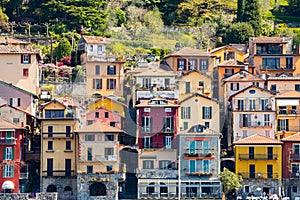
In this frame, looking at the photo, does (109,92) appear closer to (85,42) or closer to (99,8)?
(85,42)

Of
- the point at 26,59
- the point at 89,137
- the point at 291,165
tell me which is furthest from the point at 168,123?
the point at 26,59

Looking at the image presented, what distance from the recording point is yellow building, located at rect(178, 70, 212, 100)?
173 ft

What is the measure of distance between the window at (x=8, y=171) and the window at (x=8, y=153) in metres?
0.39

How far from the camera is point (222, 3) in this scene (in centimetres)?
7475

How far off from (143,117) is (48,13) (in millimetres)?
21372

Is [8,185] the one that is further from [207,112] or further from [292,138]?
[292,138]

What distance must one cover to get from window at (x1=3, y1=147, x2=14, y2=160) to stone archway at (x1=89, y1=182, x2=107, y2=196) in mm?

**PROBLEM STATEMENT:**
Output, unchanged, every line from the one containing "How far off" through the final line of the rows, with both ends included.

**EXERCISE RESPONSE:**
How far off from (143,117) is (48,13) (in millimetres)?
21372

Is [8,185] the one that is further from [207,112] or further from [292,138]?
[292,138]

What distance must one cover to get from window at (x1=3, y1=147, x2=14, y2=160) to stone archway at (x1=89, y1=182, x2=107, y2=196) in mm?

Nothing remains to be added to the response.